[Oh my, this is a LONG one!]
Just came in from out front with DS. Trimming down the sparse weeds out there. Such an attitude change in DS!! He's still out there finishing up with the blower! He seems to be taking an interest in our house lately, and when he thought I didn't trust him for the car loan (from the bank but in my name), he's got it paid up until late November!
He is showing more pride in his room and the new car. That car is a beauty! Power everything and even a backup camera. It's better (and newer) than my little car, but it is his "office", too, when he works his PT job and needs to take it "on site" and sit up all night in it. I'm really pleased with his new attitude! He's a good son!
I wonder if my own attitude change (sans MD) is affecting his attitude as well. I finally went to sleep at 2am last night and set my alarm for 6:45am so I could get out there in the front yard with the weedeater. That's usually my job alone and if I don't do it, it doesn't get done. It will be 102ºF for the next 3 days and I just couldn't do it in the heat, so the crack of dawn it was. He met me in the garage and hit the weeds with as much verve as I did! AMAZING!
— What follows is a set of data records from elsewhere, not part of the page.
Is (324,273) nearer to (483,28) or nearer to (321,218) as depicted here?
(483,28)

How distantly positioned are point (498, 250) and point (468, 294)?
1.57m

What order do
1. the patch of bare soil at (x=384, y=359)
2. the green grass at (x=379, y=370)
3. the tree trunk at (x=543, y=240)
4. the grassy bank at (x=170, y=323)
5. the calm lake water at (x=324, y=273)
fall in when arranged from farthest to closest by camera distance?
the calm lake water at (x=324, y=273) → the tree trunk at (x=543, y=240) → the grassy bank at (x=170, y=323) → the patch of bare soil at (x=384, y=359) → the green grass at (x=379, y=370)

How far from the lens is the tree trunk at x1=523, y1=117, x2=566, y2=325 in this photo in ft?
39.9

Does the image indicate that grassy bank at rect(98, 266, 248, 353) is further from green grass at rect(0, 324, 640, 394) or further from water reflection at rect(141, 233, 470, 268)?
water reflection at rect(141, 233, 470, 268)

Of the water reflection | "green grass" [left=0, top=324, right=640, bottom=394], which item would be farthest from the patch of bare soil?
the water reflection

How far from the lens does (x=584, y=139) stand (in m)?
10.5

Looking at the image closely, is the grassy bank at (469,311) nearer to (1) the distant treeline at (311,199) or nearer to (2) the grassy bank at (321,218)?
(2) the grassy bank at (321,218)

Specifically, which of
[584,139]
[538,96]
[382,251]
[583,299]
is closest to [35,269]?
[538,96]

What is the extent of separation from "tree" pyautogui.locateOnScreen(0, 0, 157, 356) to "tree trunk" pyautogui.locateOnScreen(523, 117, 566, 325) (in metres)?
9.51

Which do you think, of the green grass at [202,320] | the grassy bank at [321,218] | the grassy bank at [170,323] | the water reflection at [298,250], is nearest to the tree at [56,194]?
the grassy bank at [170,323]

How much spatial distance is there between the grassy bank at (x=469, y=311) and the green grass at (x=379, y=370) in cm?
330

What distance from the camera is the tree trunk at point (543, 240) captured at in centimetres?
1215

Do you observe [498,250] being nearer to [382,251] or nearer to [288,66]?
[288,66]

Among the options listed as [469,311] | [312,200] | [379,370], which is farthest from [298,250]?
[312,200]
That said, I've been contemplating a visit with MD lately, or at least a phone call to my brother to see how she is doing. It's almost like an addiction and I'm being drawn to it. On the other hand, I know exactly what I'll get, and that is not good for my psyche. I continue to have the nagging thought of what I might feel when she actually dies (always her fervent wish since my father died in 2011). I really don't want to be around all that negativity, especially right now! So what is drawing me towards her??! Habit?? Some sense of longing for the "cookie baking Mama" that she never was and never will be? Dr. Phil says, "You can't give what you don't have." Or am I doing it to somehow gloat over her, now that she's powerless, obese herself, and miserable, unable to further harm me (at least physically)? Why not just live my own life and leave her out of mine?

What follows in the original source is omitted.